[What to work on]:
1. Revise the section on creating the Cosmos graph database instance: begin at the words "Create Cosmos Graph", stop after "the DevOps process.", and put "ARM template" in place of "resource manager template".
2. List every line of the records that contains the string "body". Case counts.

Share via


Cosmos Graph database –Big Data processing with Azure Data Factory, Functions and Azure Event Grid

Introduction

Azure Cosmos database is multi-model, globally distributed database from Microsoft. With Apache Tinkerpop and Gremlin support, CosmosDB provides robust infrastructure for building graph structures within enterprises and helps to get real value and insights from existing data.
With wide variety of use cases, graph databases solve various day-to-day problems like organisation social connects, fraud detection, document management etc. This exercise is the first part of a series to create social connects within an organisation using CosmosDB Gremlin API.

Azure Cosmos database is multi-model, globally distributed database from Microsoft. With Apache Tinkerpop and Gremlin support, CosmosDB provides robust infrastructure for building graph structures within enterprises and helps to get real value and insights from existing data.
With wide variety of use cases, graph databases solve various day-to-day problems like organisation social connects, fraud detection, document management etc. This exercise is the first part of a series to create social connects within an organisation using CosmosDB Gremlin API.

Create Cosmos Graph Database Instance within Azure Subscription 

The first step of this exercise is to create Cosmos partitioned graph database instance in Azure subscription. The step by step guide is available on Microsoft documentation at /en-us/azure/cosmos-db/create-graph-gremlin-console 

As we are working across multiple environment and subscription and one of the requirement is to automate DevOps process for Cosmos Db graph instance. We have used Visual Studio project with resource manager template and configured the CI/CD pipeline within DevOps portal. For reference we have outlined the sample ARM template which can be reused within the DevOps process.

[Data supplied]:
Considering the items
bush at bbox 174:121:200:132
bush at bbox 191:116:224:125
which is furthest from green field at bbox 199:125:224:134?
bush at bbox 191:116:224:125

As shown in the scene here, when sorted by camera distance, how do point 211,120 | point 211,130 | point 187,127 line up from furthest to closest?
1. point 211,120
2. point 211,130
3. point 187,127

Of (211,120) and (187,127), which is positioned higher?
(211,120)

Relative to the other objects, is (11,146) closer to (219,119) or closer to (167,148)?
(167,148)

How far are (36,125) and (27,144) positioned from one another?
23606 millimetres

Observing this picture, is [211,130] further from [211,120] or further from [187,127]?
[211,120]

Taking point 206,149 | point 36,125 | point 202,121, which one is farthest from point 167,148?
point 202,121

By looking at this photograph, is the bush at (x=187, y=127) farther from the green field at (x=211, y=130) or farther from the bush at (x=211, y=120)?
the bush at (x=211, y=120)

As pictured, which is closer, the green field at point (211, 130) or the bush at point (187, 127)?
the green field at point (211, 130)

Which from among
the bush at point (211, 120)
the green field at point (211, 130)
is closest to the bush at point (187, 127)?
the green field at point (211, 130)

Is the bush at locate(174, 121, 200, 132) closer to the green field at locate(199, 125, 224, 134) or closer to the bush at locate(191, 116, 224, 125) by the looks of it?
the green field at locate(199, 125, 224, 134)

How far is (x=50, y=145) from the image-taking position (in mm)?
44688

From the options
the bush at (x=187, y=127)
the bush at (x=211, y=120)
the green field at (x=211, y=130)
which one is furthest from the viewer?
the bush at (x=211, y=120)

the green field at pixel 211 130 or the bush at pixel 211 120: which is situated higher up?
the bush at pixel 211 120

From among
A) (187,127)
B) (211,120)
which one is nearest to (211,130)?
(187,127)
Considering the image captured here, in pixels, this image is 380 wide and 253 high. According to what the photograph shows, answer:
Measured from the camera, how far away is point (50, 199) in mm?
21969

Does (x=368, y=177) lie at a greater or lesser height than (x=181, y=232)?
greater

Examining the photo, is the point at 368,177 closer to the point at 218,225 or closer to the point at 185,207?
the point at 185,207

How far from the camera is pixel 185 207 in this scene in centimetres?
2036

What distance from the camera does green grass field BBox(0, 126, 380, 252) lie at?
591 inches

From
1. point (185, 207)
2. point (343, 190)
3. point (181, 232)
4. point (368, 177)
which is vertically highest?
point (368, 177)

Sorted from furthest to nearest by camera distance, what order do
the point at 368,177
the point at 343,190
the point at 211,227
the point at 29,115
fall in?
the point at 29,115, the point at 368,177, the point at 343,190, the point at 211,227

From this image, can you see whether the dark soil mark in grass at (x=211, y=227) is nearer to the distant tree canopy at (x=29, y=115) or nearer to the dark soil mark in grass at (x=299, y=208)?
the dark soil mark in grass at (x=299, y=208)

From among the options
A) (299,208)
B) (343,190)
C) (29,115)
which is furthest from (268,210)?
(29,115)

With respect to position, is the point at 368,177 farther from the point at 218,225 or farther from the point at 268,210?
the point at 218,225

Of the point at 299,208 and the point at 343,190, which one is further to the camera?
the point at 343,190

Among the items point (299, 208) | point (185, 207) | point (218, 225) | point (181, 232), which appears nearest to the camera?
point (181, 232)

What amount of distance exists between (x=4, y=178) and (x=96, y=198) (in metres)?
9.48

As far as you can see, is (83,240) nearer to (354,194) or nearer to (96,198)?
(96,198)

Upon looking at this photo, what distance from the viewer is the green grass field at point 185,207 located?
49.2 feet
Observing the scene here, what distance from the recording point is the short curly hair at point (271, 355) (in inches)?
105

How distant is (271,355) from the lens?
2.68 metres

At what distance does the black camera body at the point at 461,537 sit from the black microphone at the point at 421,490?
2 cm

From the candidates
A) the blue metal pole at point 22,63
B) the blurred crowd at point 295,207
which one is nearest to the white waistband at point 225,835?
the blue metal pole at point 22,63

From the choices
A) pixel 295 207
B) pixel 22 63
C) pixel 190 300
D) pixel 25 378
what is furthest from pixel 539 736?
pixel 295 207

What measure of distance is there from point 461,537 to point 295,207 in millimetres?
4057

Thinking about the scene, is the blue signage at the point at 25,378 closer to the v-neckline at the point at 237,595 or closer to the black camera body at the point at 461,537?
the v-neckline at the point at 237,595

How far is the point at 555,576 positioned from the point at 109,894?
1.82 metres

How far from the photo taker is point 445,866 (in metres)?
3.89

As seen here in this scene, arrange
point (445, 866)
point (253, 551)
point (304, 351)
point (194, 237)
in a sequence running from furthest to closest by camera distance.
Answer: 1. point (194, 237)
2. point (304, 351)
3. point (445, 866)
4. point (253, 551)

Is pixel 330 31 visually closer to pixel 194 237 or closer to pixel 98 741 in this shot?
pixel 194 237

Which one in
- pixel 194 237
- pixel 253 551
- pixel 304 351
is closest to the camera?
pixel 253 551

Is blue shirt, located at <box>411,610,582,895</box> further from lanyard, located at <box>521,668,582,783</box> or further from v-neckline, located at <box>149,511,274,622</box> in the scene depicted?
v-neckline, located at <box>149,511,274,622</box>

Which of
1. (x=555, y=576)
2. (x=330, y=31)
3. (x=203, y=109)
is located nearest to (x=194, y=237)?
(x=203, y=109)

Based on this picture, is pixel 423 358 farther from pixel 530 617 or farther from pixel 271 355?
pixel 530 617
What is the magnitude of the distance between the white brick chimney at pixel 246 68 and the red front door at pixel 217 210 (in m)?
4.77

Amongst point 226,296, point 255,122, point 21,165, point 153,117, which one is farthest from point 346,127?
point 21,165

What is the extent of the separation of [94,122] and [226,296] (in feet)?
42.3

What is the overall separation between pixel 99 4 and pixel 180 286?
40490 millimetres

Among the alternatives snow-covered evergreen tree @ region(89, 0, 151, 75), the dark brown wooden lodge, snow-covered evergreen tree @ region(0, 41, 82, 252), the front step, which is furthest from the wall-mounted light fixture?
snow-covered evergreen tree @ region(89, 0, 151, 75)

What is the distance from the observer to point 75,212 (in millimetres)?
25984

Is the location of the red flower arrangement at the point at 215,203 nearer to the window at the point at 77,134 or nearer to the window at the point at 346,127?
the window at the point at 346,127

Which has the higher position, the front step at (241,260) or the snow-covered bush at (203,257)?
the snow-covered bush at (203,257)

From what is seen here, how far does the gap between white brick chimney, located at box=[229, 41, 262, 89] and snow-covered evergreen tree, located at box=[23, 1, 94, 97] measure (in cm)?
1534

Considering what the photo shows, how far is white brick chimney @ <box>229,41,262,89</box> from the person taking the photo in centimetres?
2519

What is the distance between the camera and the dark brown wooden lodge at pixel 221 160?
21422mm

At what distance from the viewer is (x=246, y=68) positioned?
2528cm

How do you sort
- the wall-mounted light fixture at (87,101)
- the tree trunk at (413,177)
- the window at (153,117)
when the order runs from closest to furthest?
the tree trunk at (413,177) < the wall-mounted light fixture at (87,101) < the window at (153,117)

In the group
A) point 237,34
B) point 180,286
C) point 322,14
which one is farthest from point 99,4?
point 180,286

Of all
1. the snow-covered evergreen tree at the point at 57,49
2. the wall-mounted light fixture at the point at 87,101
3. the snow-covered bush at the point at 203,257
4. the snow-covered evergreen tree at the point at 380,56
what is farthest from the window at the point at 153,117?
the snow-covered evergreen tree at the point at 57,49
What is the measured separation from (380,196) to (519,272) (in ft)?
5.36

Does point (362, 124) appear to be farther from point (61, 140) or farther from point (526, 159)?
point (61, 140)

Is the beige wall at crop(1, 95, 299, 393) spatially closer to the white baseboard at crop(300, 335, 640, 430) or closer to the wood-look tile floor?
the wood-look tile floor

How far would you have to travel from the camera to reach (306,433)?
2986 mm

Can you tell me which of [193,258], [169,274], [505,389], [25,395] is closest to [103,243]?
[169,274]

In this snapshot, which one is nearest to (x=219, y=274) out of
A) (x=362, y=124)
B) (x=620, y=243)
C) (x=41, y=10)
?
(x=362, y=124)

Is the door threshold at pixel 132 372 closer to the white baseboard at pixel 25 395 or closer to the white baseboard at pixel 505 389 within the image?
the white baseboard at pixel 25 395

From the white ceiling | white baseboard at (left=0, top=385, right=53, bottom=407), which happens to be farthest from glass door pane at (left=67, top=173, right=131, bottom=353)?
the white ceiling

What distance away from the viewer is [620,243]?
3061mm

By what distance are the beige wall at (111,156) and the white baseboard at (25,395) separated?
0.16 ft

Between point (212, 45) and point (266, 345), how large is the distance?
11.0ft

[Final results]:
1.
Create Cosmos Graph Database Instance within Azure Subscription 

The first step of this exercise is to create Cosmos partitioned graph database instance in Azure subscription. The step by step guide is available on Microsoft documentation at /en-us/azure/cosmos-db/create-graph-gremlin-console 

As we are working across multiple environment and subscription and one of the requirement is to automate DevOps process for Cosmos Db graph instance. We have used Visual Studio project with ARM template and configured the CI/CD pipeline within DevOps portal. For reference we have outlined the sample ARM template which can be reused within the DevOps process.

2.
At what distance does the black camera body at the point at 461,537 sit from the black microphone at the point at 421,490?
Thinking about the scene, is the blue signage at the point at 25,378 closer to the v-neckline at the point at 237,595 or closer to the black camera body at the point at 461,537?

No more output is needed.